Binzen Mehr Miete für kommunale Gebäude

Die Gemeinde Binzen hebt die Mieten für kommunale Wohnungen schrittweise an.Foto: sba Foto: Weiler Zeitung

„Es ist sinnvoll, die Miete zu gewissen Zeiten moderat zu erhöhen“, leitete Bürgermeister Andreas Schneucker in der jüngsten Gemeinderatssitzung den Tagesordnungspunkt „Miet-/Pachterhöhung kommunaler Gebäude“ ein.

Von Alisa Eßlinger

Binzen. Der Gemeinderat hatte bereits 2017 beschlossen, die Mieten in den kommunalen Wohnhäusern innerhalb von drei Jahren um 20 Prozent zu erhöhen. Die erste Erhöhung erfolgte 2018 mit sieben Prozent, im darauf folgenden Jahr wurde ebenfalls um sieben und im Jahr 2020 um sechs Prozent erhöht.

Nun sollen erneut Mieterhöhungen in drei Schritten um insgesamt 20 Prozent vorgenommen werden. „Die Erhöhung der Miete kann auch ohne Investitionen um maximal 20 Prozent innerhalb von drei Jahren erfolgen“, heißt es dazu in der Beschlussvorlage. Lediglich die Mieteinnahmen für das Gastronomiegebäude „Am Rathausplatz 3“ sollen nicht erhöht werden.

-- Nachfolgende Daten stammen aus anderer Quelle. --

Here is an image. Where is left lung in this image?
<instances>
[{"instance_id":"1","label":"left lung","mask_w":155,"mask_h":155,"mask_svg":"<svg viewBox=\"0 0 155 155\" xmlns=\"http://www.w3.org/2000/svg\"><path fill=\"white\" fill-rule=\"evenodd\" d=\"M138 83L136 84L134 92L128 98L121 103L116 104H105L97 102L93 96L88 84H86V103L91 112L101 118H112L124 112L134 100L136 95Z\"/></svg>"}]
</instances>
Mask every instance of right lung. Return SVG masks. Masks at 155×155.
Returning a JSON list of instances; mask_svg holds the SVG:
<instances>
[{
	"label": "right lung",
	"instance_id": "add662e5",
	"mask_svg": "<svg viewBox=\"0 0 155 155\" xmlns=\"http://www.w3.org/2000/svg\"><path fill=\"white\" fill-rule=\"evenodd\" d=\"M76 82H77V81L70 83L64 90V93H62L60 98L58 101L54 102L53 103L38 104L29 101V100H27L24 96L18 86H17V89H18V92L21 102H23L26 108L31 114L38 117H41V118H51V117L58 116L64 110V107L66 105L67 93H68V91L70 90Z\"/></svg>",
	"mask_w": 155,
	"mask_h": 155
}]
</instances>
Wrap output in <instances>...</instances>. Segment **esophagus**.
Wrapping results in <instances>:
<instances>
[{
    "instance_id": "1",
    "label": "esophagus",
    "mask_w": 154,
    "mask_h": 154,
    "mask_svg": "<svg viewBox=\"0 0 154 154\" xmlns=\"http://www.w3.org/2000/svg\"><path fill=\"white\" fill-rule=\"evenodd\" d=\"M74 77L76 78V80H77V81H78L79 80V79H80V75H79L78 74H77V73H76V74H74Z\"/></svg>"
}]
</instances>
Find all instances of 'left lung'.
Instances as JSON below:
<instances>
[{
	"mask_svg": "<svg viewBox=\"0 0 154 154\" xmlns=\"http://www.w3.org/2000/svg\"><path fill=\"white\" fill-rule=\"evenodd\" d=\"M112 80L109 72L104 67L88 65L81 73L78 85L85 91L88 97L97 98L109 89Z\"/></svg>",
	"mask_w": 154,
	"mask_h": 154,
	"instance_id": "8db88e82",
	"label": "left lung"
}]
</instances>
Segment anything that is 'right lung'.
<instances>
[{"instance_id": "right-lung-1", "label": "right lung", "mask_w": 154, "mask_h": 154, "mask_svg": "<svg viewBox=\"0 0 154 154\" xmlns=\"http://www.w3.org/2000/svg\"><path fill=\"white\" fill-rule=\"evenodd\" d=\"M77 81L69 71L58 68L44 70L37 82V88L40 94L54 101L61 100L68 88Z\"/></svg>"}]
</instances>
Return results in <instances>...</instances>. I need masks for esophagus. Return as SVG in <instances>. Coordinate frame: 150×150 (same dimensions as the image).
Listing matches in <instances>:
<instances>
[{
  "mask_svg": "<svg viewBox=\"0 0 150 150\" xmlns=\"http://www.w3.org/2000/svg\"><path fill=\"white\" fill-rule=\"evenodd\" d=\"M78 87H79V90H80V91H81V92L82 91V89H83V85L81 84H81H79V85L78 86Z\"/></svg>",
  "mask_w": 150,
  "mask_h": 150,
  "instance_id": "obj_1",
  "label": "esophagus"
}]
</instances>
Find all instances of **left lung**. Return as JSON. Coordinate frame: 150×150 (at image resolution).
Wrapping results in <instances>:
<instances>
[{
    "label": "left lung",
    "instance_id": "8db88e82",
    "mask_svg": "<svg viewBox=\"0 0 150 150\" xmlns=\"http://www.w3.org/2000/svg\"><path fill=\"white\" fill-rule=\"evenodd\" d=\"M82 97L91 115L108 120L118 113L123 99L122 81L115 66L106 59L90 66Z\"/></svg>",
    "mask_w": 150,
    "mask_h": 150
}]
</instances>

Für die Gemeinde würde eine weitere schrittweise Erhöhung im ersten Jahr Mehreinnahmen von etwa 3400 Euro bedeuten. Im Jahr 2022 wären es dann schon 10 400 Euro und im Jahr 2023 zirka 17 700 Euro.

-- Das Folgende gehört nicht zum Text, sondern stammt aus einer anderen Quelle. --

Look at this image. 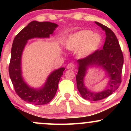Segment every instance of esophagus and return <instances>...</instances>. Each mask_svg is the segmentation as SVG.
I'll list each match as a JSON object with an SVG mask.
<instances>
[{
  "label": "esophagus",
  "mask_w": 131,
  "mask_h": 131,
  "mask_svg": "<svg viewBox=\"0 0 131 131\" xmlns=\"http://www.w3.org/2000/svg\"><path fill=\"white\" fill-rule=\"evenodd\" d=\"M75 67H76V66H75V64L74 63H68V64L67 67L68 70H73L75 68Z\"/></svg>",
  "instance_id": "34e87169"
}]
</instances>
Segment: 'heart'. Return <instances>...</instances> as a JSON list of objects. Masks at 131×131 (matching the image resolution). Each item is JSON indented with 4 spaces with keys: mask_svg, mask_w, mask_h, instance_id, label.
Listing matches in <instances>:
<instances>
[{
    "mask_svg": "<svg viewBox=\"0 0 131 131\" xmlns=\"http://www.w3.org/2000/svg\"><path fill=\"white\" fill-rule=\"evenodd\" d=\"M102 38L99 34H94L91 30H81L72 34L67 38L64 46L68 50H74L79 48L78 54L85 57L94 53L100 47Z\"/></svg>",
    "mask_w": 131,
    "mask_h": 131,
    "instance_id": "b5f03b06",
    "label": "heart"
}]
</instances>
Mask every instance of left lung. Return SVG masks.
Returning a JSON list of instances; mask_svg holds the SVG:
<instances>
[{
	"label": "left lung",
	"instance_id": "1",
	"mask_svg": "<svg viewBox=\"0 0 131 131\" xmlns=\"http://www.w3.org/2000/svg\"><path fill=\"white\" fill-rule=\"evenodd\" d=\"M104 30L106 34L103 49L97 50L82 59L77 61L78 72L76 83L79 93L83 99L90 101H97L106 98L112 94L121 83V74L124 58L116 36L109 28L100 23L95 21ZM95 65L102 67L109 75V81L104 90L94 93L87 89L83 84V78L89 67Z\"/></svg>",
	"mask_w": 131,
	"mask_h": 131
}]
</instances>
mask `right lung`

Die Ratsmitglieder blieben bei dem Beschlussvorschlag skeptisch. „Nur weil wir dürfen, finde ich eine Erhöhung nicht gut“, sagte Martin Weckerle und wollte wissen, was die Motivation dahinter sei.

„Unserer Mieten sind immer noch unter dem Durchschnitt von anderen Kommunen“, entgegnete Schneucker. „Wir nehmen nicht nur, sondern wir investieren auch in die Gebäude.“

Auch Nadja Lützel sprach sich gegen eine Mieterhöhung aus: „Wir stecken gerade in sehr sensiblen Zeiten. Pandemiebedingt ist das Geld bei vielen knapp. Wichtig ist jetzt die richtige Signalwirkung.“ Sie sprach sich daher fürs Abwarten aus.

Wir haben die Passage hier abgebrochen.